How To Treat And Prevent Shaving Irritation
Shaving irritation is quite a common problem in both women and men. Along with being pretty unsightly, especially on the face, it can also be painful and itchy. Of course, what makes things worse is since it is usually not an option to allow the hair to grow freely while it heals, you generally keep worsening the situation. The good news, is, you don't have to deal with shaving irritation another day because there are ways to both prevent and treat it.
Folliculitis, razor bumps, barber's itch or shaving irritation, regardless what you call the problem, they all have the same causes. In most cases, where the hair that has been shaved and is beginning to grow back, it will cause a rash. For whatever reason, the hair decides to curve inward which irritates the surrounding skin. This will result in a lump forming that simply worsens if you try to shave the hair again because the razor will often slice off a part of the lump.

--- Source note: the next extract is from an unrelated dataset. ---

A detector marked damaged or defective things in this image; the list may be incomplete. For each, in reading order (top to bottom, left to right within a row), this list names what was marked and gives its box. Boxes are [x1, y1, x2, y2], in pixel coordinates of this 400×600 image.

Another cause can be due to bacterial infection which also can worsen significantly when shaved over. Many cases of shaving irritation are directly caused from a fungal infection. People who most often experience these concerns are those with course or curly hair. Folliculitis appears most often on the face, armpits and pubic area but it can happen anywhere. Serious cases often resemble acne.
Bumps from shaving irritation usually clear up by themselves but there are a few things that you can do to ease your discomfort.
- If possible, discontinue shaving while the area is healing so you don't cause more irritation.
- Rub pure aloe vera gel on the irritation. This has both anti-inflammatory and soothing properties that will really make it feel a lot better. You can buy pure gel in health food stores and pharmacies or you can get yourself a plant and break open a leaf as needed.
- If you notice an ingrown hair, gently extract it with tweezers. This is easiest done if you relax your pores by placing a steamy cloth over it.
- If your rash is infected, you should apply some type of antiseptic cream on it. An outstanding remedy is to add a few drops of tea tree oil to some water and dab it on the infected area. Tea tree has very powerful antiseptic properties which clears up fungal and bacterial infections.
- For very severe shaving irritation, you should consult a dermatologist who can prescribe a stronger treatment option.
It is always better to prevent shaving irritation when possible rather than deal with treating it later.
- Never shave dry hair or skin. Make sure that the area is wet and apply shaving gel or cream. This is a really important step on stubborn facial hair. If you have sensitive skin, choose a product with as few chemicals as possible.
- After shaving, never rub your skin, always pat it dry and apply a gentle moisturizer.
- Avoid shaving any skin that is irritated for obvious reasons. Your skin is very vulnerable to inflammation and infection during this time.
- To minimize further irritation, never share face cloths, towels or other questionable items of clothing.
- Consider trying alternative hair removal methods such as waxing, epilation, depilatory creams, laser hair removal or electrolysis.
- You may want to try a different razor. If you use a manual blade, try an electric razor and if you use an electric one already, try your luck with a manual razor. Also, some razors have two blades, sometimes switching to one with three blades can remedy the problem as well. However, other people feel that the triple blade shaves too close, especially if there is already irritation present. Experiment and find what works best for you to prevent any further shaving irritation.